Task material Start Marker
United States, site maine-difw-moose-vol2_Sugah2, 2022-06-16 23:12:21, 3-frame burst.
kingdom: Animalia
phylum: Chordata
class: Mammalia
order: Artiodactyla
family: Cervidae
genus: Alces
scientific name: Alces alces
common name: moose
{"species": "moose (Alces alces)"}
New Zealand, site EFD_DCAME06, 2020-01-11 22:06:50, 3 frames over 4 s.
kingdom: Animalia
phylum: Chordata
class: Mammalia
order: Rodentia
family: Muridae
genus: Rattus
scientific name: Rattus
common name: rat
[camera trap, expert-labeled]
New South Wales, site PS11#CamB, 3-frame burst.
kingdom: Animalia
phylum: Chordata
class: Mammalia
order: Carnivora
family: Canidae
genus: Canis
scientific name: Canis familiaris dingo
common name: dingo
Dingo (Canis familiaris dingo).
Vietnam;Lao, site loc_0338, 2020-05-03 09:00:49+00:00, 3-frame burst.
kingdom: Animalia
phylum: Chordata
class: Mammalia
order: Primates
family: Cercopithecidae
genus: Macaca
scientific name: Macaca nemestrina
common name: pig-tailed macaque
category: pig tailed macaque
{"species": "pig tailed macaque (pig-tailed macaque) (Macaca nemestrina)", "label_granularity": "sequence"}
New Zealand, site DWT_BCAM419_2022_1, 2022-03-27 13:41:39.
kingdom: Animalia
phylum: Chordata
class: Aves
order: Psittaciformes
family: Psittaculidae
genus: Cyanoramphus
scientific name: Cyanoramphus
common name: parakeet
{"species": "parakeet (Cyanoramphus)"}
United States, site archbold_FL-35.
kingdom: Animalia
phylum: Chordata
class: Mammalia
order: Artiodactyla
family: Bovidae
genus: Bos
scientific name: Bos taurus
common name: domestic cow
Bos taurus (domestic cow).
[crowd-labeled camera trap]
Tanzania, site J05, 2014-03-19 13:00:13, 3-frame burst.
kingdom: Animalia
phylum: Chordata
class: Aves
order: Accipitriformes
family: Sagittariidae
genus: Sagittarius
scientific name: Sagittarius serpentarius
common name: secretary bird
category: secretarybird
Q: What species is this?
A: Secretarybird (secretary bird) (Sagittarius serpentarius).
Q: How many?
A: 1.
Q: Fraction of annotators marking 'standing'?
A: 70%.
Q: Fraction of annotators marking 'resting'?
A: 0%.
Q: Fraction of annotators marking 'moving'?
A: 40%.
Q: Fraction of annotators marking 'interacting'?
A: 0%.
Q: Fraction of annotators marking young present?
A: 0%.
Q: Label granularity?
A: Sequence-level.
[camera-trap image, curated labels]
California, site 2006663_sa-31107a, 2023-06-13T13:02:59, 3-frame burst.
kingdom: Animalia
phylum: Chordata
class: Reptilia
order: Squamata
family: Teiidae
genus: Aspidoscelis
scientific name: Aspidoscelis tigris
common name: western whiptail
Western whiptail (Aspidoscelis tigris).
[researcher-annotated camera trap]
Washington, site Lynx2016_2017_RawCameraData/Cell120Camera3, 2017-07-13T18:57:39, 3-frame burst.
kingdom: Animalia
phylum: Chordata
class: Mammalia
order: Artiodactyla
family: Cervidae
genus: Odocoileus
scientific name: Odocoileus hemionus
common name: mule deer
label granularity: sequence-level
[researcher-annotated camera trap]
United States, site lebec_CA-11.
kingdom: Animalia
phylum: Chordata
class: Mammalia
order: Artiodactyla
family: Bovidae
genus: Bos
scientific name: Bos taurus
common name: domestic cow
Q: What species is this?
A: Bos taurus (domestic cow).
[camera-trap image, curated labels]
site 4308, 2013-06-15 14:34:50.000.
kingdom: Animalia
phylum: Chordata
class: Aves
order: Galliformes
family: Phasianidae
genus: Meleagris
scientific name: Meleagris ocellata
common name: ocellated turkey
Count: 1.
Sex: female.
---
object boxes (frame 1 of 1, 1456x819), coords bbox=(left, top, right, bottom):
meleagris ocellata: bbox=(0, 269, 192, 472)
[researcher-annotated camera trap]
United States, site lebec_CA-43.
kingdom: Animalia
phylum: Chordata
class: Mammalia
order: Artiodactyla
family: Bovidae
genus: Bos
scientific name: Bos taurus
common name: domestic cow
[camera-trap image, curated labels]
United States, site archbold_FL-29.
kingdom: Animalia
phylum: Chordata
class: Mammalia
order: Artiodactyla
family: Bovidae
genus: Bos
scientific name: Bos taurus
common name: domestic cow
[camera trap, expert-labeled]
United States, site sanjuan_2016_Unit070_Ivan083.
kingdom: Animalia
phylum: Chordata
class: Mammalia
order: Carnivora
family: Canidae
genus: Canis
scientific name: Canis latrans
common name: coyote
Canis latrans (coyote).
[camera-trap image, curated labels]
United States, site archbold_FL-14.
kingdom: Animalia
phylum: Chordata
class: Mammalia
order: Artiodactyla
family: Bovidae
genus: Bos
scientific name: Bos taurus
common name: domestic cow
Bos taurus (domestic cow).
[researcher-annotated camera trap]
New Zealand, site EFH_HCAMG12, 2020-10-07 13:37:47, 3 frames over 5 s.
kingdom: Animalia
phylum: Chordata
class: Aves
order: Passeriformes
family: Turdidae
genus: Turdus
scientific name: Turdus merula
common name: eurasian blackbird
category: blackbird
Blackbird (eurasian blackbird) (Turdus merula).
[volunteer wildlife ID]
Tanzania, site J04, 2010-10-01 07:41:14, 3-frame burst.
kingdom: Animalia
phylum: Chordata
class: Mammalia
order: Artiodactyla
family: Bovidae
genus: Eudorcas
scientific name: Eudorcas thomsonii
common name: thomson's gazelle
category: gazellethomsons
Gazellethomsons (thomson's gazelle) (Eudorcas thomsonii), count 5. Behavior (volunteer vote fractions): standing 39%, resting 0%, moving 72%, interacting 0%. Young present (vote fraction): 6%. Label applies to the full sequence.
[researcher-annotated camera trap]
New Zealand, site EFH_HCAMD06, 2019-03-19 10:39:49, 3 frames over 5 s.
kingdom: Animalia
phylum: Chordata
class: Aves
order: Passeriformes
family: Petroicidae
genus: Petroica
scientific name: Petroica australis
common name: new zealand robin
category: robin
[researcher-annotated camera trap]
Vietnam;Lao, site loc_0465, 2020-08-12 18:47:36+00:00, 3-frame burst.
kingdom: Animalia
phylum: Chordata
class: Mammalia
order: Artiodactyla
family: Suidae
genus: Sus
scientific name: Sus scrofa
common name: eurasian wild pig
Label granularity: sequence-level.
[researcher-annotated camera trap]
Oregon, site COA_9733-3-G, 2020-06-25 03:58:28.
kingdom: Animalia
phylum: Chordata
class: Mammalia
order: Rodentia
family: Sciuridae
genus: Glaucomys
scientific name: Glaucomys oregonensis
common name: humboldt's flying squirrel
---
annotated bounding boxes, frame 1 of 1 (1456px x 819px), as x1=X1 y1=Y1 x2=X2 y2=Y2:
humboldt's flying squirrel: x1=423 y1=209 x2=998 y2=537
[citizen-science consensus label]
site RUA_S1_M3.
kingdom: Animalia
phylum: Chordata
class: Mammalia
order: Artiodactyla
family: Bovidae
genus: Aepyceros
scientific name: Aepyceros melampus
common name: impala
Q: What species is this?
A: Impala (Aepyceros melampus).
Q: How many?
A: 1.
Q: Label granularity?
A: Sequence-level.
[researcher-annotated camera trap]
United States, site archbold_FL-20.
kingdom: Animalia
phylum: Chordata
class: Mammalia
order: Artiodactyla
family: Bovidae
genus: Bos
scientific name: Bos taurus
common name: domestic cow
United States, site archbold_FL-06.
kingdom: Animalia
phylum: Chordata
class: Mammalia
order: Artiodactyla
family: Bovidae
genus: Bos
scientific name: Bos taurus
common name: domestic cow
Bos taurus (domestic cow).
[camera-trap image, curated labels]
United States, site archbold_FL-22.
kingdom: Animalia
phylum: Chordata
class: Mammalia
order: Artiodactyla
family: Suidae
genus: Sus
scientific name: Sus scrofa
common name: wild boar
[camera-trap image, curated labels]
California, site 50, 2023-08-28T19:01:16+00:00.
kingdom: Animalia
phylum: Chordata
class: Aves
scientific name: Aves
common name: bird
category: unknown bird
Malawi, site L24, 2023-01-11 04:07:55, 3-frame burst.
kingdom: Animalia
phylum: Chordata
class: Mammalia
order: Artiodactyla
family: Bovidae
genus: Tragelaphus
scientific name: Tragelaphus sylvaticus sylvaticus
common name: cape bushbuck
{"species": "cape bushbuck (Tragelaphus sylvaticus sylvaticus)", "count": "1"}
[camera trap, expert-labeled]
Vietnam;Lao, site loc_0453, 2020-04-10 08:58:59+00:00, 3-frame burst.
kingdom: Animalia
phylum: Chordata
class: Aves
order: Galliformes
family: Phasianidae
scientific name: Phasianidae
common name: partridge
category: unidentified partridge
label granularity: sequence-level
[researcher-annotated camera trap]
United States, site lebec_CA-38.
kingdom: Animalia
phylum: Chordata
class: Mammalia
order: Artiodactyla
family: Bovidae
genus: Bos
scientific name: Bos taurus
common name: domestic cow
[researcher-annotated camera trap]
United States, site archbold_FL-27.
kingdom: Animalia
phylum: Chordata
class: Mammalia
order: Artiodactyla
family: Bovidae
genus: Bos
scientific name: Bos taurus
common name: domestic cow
Task material End Marker
_What this task involves_. Using the entries above, find all lines with "macaque". Copy them.

_Answer section_.
common name: pig-tailed macaque
category: pig tailed macaque
{"species": "pig tailed macaque (pig-tailed macaque) (Macaca nemestrina)", "label_granularity": "sequence"}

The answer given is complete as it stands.